Fragmento de origen =>
Aceptando esta definición —hay otras—, salta a la vista que, para solventar las controversias entre personas e instituciones, consecuencia de la vida en sociedad, se requiere la intervención de funcionarios que resuelvan, con apego a las leyes de la materia, quién y hasta dónde prevalece el derecho de uno sobre el otro: son los jueces, magistrados y ministros. Es tal su relevancia que, en cualquier país del mundo —aun en los que viven bajo la dictadura— existe un poder emanado de la Constitución, encargado de garantizar la preeminencia de la ley.

La paz social es producto de la correcta administración de la justicia. Esta, a su vez, es un valor objetivo y perceptible que requiere, para su vigencia, de la participación de un cuerpo de profesionistas conocedores del derecho —tanto sustantivo como procesal—, encargados de resolver, a nombre del Estado, los conflictos que surgen de la convivencia cotidiana.

Por la trascendencia de sus actos, los miembros del Poder Judicial deben de ser probos, honestos, imparciales, sin cuestionamientos en su vida pública y privada, estar al margen de intereses ilegítimos o ilegales, que no aspiren a la riqueza y no actúen en favor de los que, por ser poderosos, pretendan torcer el sentido de las leyes.

Aceptando que en la actualidad existen desviaciones en algunos de los juzgadores, la sociedad no recuperará la confianza en las instituciones mientras la ética de sus integrantes se encuentre en entredicho.

Registros de datos =>
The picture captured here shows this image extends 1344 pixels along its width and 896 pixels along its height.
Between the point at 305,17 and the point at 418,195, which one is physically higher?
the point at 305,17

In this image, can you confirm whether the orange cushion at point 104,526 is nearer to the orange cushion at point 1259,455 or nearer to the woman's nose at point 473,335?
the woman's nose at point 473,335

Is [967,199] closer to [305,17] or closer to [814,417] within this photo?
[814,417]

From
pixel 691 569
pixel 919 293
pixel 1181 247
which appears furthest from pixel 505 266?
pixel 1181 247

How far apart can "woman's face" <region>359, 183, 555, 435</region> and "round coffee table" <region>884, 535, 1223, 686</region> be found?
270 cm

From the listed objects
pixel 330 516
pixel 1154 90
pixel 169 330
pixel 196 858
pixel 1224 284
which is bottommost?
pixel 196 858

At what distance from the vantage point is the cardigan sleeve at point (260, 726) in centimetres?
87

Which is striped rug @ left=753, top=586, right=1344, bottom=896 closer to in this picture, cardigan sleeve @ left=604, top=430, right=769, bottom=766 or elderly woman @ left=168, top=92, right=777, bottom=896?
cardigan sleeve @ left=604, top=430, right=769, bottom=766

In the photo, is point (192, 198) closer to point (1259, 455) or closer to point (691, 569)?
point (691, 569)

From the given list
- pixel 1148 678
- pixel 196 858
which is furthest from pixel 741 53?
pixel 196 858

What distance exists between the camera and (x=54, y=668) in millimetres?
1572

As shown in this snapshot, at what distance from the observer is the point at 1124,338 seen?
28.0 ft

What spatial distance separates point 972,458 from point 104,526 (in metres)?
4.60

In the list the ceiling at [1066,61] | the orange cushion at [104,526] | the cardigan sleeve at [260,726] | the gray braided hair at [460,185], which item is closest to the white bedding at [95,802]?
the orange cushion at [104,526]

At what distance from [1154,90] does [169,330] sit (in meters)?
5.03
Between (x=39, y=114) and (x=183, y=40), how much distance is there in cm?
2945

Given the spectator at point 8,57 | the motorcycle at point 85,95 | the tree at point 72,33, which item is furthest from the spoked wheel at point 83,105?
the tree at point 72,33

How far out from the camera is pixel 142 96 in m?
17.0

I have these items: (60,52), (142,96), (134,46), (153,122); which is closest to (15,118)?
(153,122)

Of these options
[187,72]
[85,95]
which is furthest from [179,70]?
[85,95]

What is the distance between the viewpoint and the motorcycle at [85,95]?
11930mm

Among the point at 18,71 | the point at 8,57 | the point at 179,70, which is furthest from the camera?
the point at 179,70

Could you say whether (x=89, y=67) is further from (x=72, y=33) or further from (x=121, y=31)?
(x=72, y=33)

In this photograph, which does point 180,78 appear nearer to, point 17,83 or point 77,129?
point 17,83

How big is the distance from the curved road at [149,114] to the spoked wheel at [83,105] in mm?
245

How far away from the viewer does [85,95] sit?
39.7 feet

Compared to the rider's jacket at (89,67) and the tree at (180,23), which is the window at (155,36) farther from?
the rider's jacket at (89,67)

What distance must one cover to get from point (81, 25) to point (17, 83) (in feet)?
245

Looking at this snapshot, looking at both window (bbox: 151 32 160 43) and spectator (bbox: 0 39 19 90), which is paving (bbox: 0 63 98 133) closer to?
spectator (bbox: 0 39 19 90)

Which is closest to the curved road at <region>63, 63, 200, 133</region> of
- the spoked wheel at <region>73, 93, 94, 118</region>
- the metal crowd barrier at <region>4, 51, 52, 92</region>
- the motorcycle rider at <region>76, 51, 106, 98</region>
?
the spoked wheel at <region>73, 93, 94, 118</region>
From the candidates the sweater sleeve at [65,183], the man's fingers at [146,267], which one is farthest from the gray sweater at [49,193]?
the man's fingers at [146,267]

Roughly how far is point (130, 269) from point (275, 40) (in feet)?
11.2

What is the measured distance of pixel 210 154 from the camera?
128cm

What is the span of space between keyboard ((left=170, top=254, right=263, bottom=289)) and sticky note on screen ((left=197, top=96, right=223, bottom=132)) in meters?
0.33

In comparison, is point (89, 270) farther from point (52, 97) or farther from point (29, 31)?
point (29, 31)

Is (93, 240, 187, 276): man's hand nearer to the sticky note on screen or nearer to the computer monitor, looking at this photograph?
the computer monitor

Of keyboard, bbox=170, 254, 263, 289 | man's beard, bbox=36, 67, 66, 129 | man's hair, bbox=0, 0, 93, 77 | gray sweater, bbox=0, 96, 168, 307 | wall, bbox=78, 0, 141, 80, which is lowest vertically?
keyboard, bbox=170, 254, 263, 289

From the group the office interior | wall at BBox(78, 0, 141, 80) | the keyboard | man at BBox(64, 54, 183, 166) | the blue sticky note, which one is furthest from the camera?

Problema breve A =>
Responde estas preguntas sobre el texto acerca de la administración de justicia:
(i) ¿De qué es producto la paz social?
(ii) ¿Qué funcionarios se nombran como los encargados de resolver las controversias entre personas e instituciones?
(iii) ¿Hasta cuándo no recuperará la sociedad la confianza en las instituciones?
Problema breve B =>
Prosigue el texto sobre la administración de justicia a partir de su última oración.

Resultado del ejercicio A =>
(i) Es producto de la correcta administración de la justicia.
(ii) Los jueces, magistrados y ministros.
(iii) Mientras la ética de sus integrantes se encuentre en entredicho.

Resultado del ejercicio B =>
Si bien resulta conveniente reestructurar el sistema de administración de justicia, no es agregando una crisis, aún más profunda a la existente, como se debe resolver el reto que representa renovar el andamiaje jurídico de la República y de sus Estados.

Con honestidad, pregunto si el carnaval que ha montado el gobierno de la 4-T para la “elección” popular de jueces, magistrados y ministros garantiza que tengamos un Poder Judicial confiable, honesto, integrado por los mejores perfiles, o si solo es la mascarada (cuesta millones de pesos) que encubre los propósitos de control por parte del Gobierno para manipular la ley en su favor.

La señora presidente lleva sobre su espalda el pesado fardo de López Obrador, quien, desde la sombra, trata de imponerle una reforma que, lejos de acarrear bienes sobre México, propiciará mayor desasosiego. Se va haciendo tiempo de poner distancia.